Patients with lung cancer commonly possess poor health profiles; lower socioeconomic status, significant comorbidity, advanced age and frailty, all factors that may preclude receipt of curative surgical treatment. Clinical attention has been focussed on introduction of modified surgical techniques to reduce the negative impact of therapy and thus widen the treated population. Recent studies suggest that greater improvement is achieved by the development of institutional strategy readily recognises needs compromised patients, actively anticipates and aggressively treats complications, thereby reducing operative mortality.

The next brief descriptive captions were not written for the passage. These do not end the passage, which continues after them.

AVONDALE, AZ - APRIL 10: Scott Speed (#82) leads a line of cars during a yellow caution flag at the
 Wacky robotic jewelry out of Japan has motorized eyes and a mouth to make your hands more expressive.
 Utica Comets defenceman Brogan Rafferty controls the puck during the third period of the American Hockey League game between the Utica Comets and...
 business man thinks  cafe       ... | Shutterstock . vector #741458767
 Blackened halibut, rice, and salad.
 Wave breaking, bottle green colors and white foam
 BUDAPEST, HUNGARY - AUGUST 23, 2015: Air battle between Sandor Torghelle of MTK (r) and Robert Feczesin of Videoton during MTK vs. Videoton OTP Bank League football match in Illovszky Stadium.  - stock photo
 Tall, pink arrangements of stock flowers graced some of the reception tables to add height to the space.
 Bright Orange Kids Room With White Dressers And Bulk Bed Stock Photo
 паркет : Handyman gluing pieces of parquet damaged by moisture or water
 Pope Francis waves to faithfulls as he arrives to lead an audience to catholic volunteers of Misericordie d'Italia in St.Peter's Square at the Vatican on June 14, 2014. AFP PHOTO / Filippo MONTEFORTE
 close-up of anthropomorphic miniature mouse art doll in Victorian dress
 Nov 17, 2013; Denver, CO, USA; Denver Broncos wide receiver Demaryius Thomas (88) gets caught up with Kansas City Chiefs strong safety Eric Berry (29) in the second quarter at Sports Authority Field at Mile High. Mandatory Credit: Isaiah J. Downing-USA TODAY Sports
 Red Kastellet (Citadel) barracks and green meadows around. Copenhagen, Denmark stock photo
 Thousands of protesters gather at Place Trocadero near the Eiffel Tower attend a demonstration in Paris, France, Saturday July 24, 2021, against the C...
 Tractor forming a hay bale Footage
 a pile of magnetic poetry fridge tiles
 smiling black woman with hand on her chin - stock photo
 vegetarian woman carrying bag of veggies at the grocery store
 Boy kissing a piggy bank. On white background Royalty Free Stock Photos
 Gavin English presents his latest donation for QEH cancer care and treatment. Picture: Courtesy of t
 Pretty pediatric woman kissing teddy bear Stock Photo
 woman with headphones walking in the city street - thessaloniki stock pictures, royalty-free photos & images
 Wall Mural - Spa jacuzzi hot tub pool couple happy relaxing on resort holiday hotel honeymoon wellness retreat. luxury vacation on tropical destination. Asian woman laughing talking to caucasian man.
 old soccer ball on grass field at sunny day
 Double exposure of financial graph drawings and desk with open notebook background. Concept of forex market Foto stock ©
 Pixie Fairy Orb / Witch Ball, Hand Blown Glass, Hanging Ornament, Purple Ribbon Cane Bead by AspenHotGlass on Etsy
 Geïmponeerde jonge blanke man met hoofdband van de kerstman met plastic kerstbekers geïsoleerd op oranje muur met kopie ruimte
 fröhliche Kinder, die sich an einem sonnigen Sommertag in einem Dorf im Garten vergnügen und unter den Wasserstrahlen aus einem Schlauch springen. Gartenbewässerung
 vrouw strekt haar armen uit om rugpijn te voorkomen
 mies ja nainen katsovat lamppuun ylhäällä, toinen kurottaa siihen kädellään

We have over a period of time of 15 years developed a multifaceted strategy to reduce the surgical turn down rate, reduce perioperative complications, and enhance early return to a normal quality of life. Patients with poor respiratory function, compromised exercise capacity, considered unfit who were optimised by and accelerated prehabilitation programme were offered surgery. All patients received minimally invasive surgical access, lung sparing procedures with modified regional blockade. Perioperative care was modified to minimise risk of renal dysfunction, limit oxygen supplementation and provide early nutritional supplementation to enhance early recovery.
Together these methods improved our institutional lung cancer resection rate from below 9% to above 29%, an unchanged operative mortality of < 2%, This was associated with improvement of 1 year population survival from 38% to 46.4%, and a 5-year survival of surgically treated T1 lesions of 56% - 62%.
I wish to present an overview of this multi-stranded therapeutic strategy providing details of the pathway. We conclude that improvement in management of lung cancer requires a focus on the management of patients having cancers that are amenable to resection who are currently considered unsuitable or high-risk for surgical treatment.